# The problem
From the listing below, retype exactly the line holding "from a biology", the line holding "After 7 years", and the lines between them; skip everything else.

# Material for this exercise
◇ ◇ ◇ ◇ ◇

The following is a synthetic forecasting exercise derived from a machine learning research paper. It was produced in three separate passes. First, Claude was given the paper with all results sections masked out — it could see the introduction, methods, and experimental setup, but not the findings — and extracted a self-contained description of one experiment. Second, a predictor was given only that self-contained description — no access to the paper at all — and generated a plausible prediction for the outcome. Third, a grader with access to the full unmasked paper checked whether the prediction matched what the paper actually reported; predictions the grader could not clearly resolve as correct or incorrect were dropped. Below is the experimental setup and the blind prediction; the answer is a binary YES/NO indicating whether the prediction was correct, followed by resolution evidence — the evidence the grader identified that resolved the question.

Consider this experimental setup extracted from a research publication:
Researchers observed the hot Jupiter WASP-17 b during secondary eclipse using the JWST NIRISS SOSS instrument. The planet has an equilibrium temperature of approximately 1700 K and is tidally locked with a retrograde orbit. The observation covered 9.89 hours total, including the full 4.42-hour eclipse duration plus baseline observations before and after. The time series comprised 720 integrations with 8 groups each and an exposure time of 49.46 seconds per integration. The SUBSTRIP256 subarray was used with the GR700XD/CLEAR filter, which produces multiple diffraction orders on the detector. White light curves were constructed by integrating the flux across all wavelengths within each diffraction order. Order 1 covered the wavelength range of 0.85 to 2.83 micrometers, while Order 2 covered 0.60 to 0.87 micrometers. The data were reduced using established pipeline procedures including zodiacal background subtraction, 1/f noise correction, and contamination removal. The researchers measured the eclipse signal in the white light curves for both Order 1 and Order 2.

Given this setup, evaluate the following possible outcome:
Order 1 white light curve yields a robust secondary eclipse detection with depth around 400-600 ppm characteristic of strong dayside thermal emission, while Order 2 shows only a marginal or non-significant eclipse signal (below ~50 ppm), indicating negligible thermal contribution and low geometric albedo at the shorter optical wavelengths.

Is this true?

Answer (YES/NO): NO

◇ ◇ ◇ ◇ ◇

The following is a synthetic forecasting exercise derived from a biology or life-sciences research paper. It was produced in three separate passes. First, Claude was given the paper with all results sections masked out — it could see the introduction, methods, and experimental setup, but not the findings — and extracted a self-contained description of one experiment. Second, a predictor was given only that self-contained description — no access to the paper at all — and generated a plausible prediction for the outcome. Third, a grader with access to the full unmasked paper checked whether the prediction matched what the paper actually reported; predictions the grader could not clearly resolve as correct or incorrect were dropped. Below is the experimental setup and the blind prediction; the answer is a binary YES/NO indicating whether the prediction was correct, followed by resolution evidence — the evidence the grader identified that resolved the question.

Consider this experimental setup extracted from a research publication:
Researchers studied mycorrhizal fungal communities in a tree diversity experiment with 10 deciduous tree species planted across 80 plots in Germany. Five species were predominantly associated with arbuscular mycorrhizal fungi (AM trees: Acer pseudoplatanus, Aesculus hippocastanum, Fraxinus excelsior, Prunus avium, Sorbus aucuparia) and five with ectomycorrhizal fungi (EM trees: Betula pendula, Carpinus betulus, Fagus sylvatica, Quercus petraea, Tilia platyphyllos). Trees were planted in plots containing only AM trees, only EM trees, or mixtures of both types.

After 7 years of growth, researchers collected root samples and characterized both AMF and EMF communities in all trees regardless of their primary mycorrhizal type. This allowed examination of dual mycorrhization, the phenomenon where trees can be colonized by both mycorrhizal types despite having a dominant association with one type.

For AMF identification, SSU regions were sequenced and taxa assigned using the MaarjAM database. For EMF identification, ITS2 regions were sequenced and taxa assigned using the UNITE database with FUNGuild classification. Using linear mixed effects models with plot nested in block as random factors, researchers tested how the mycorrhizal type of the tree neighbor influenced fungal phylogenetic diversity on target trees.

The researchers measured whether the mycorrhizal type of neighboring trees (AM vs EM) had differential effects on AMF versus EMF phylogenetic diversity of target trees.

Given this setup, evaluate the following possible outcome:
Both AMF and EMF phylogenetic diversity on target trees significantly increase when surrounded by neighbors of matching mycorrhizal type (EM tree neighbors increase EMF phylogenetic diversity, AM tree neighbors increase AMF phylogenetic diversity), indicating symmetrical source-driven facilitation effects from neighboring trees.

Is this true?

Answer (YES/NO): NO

◇ ◇ ◇ ◇ ◇

# The completed task
The following is a synthetic forecasting exercise derived from a biology or life-sciences research paper. It was produced in three separate passes. First, Claude was given the paper with all results sections masked out — it could see the introduction, methods, and experimental setup, but not the findings — and extracted a self-contained description of one experiment. Second, a predictor was given only that self-contained description — no access to the paper at all — and generated a plausible prediction for the outcome. Third, a grader with access to the full unmasked paper checked whether the prediction matched what the paper actually reported; predictions the grader could not clearly resolve as correct or incorrect were dropped. Below is the experimental setup and the blind prediction; the answer is a binary YES/NO indicating whether the prediction was correct, followed by resolution evidence — the evidence the grader identified that resolved the question.

Consider this experimental setup extracted from a research publication:
Researchers studied mycorrhizal fungal communities in a tree diversity experiment with 10 deciduous tree species planted across 80 plots in Germany. Five species were predominantly associated with arbuscular mycorrhizal fungi (AM trees: Acer pseudoplatanus, Aesculus hippocastanum, Fraxinus excelsior, Prunus avium, Sorbus aucuparia) and five with ectomycorrhizal fungi (EM trees: Betula pendula, Carpinus betulus, Fagus sylvatica, Quercus petraea, Tilia platyphyllos). Trees were planted in plots containing only AM trees, only EM trees, or mixtures of both types.

After 7 years of growth, researchers collected root samples and characterized both AMF and EMF communities in all trees regardless of their primary mycorrhizal type. This allowed examination of dual mycorrhization, the phenomenon where trees can be colonized by both mycorrhizal types despite having a dominant association with one type.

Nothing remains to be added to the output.